-- Crawled caption data --
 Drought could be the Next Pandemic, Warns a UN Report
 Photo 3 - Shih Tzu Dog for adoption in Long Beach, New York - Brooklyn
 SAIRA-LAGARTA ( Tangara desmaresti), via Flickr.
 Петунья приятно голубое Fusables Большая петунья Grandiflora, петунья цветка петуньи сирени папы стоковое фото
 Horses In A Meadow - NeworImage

==

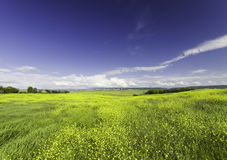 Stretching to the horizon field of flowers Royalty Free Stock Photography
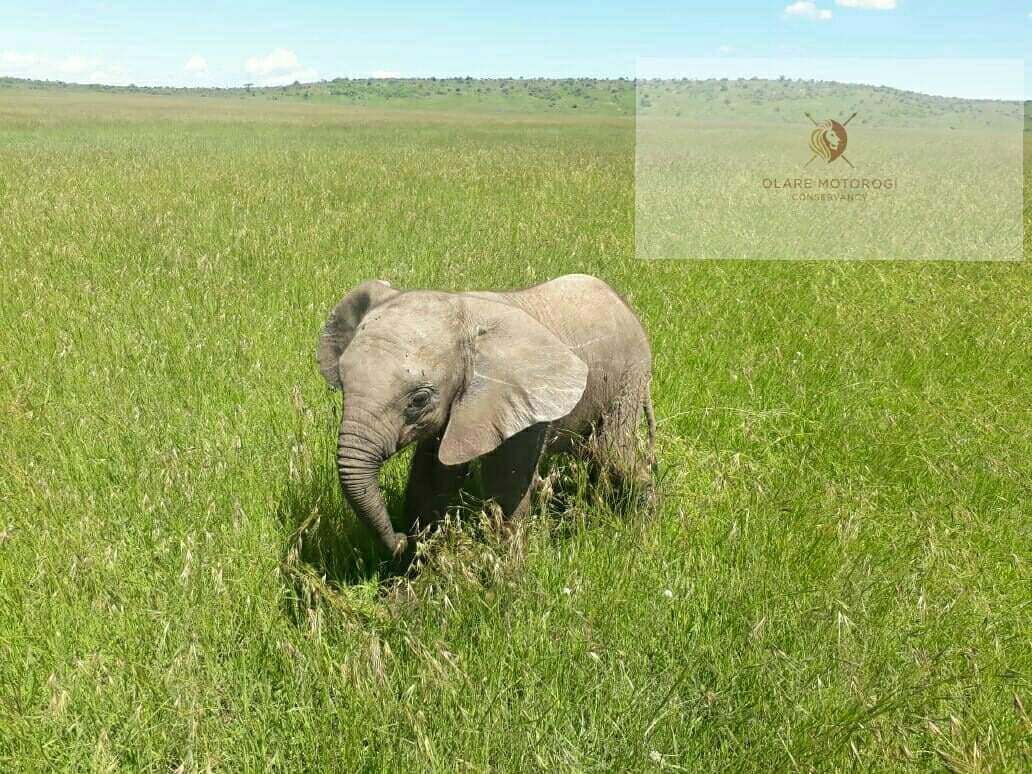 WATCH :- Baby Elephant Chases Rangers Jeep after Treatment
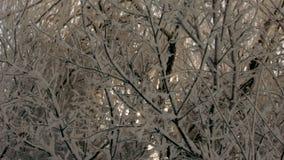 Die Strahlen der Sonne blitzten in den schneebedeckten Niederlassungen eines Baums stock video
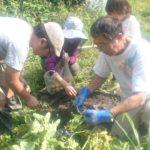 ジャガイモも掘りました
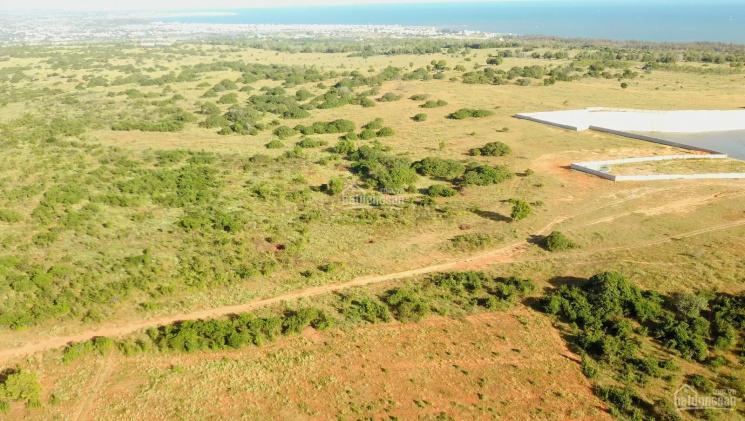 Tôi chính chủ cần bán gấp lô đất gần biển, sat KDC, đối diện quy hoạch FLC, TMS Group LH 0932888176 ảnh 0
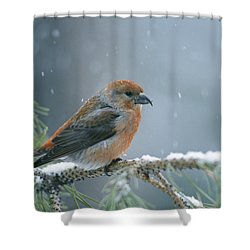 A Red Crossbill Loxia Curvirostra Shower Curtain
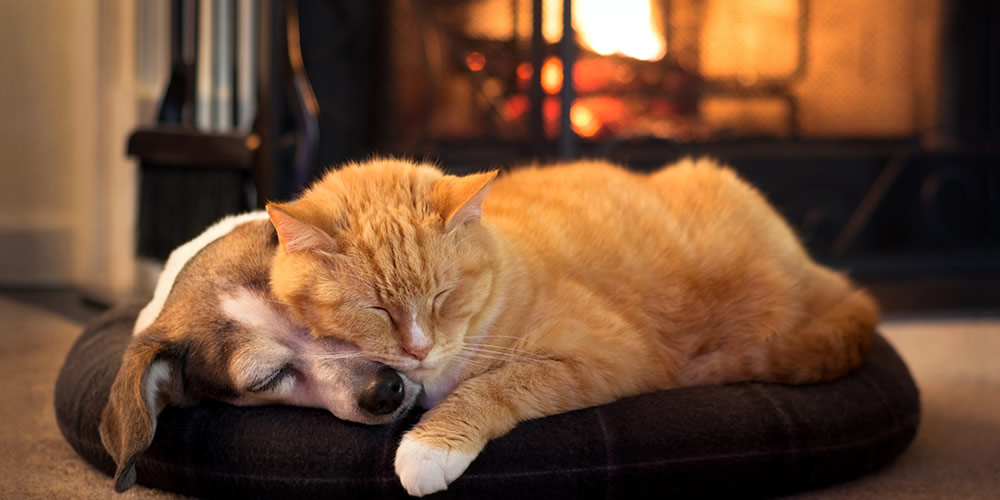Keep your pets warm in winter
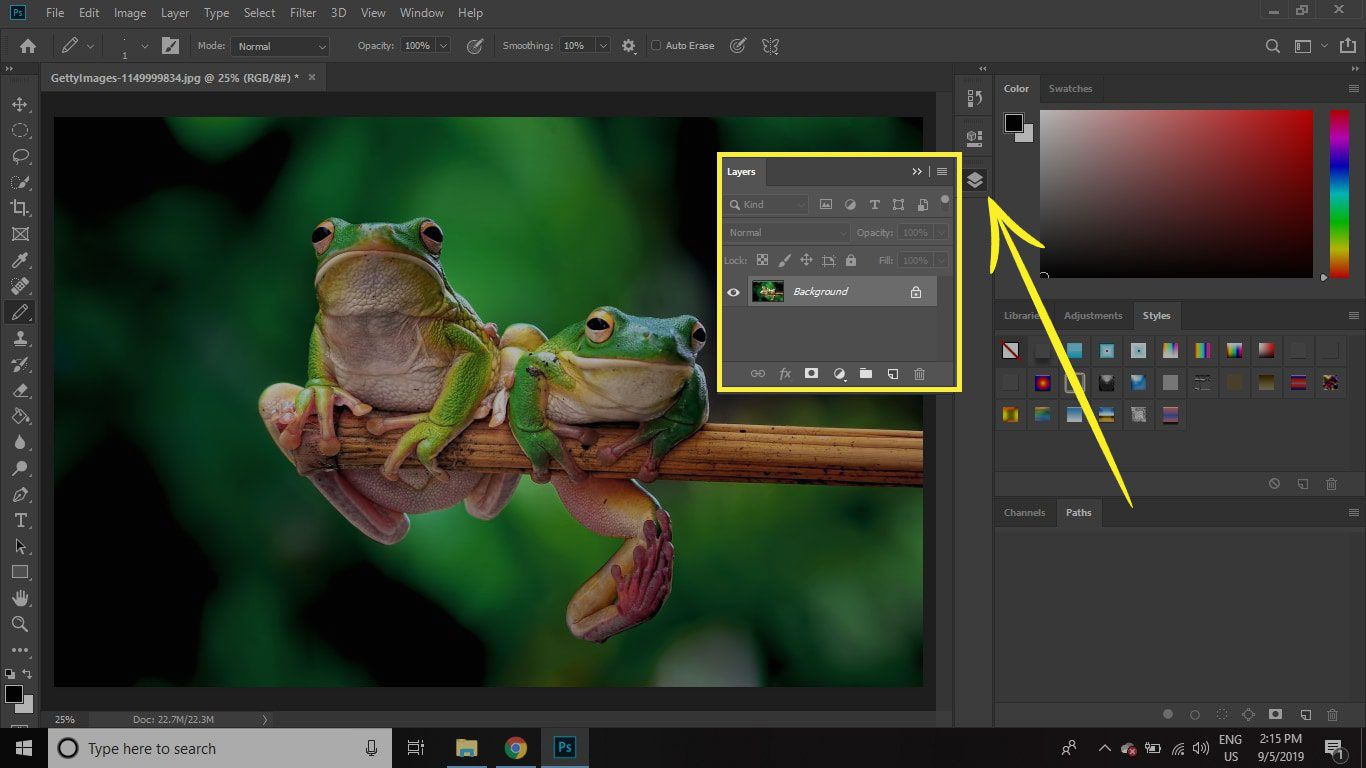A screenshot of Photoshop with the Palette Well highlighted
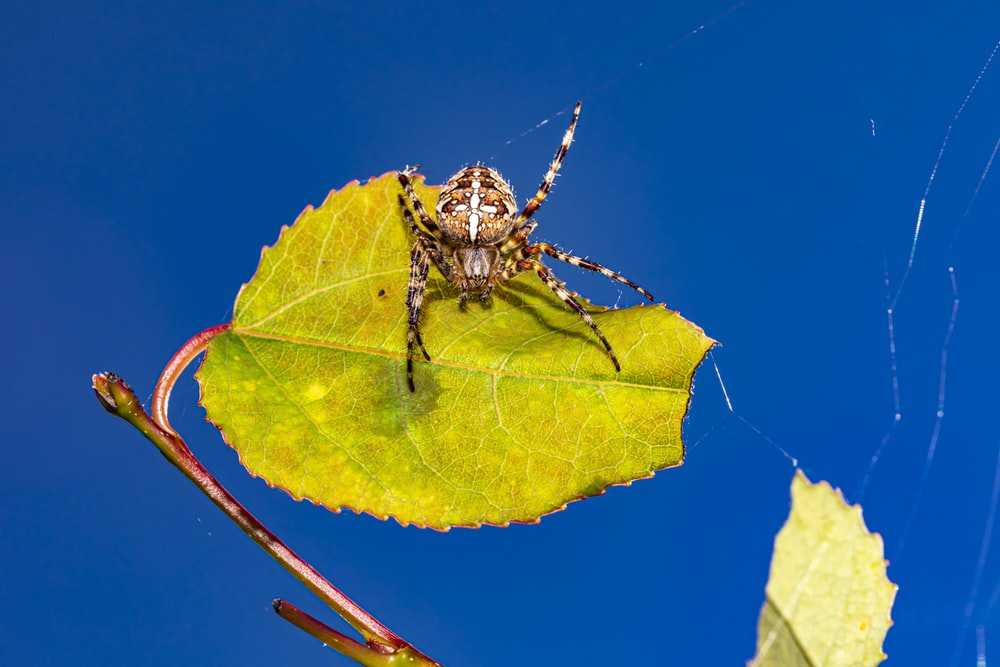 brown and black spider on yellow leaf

-- REQUIREMENT --
The line holding "A screenshot of" starts the copy and the line holding "brown and black spider on yellow leaf" ends it. Repeat those two lines above and all between them exactly, leaving out pictures.

-- ANSWER BOX --
A screenshot of Photoshop with the Palette Well highlighted
 brown and black spider on yellow leaf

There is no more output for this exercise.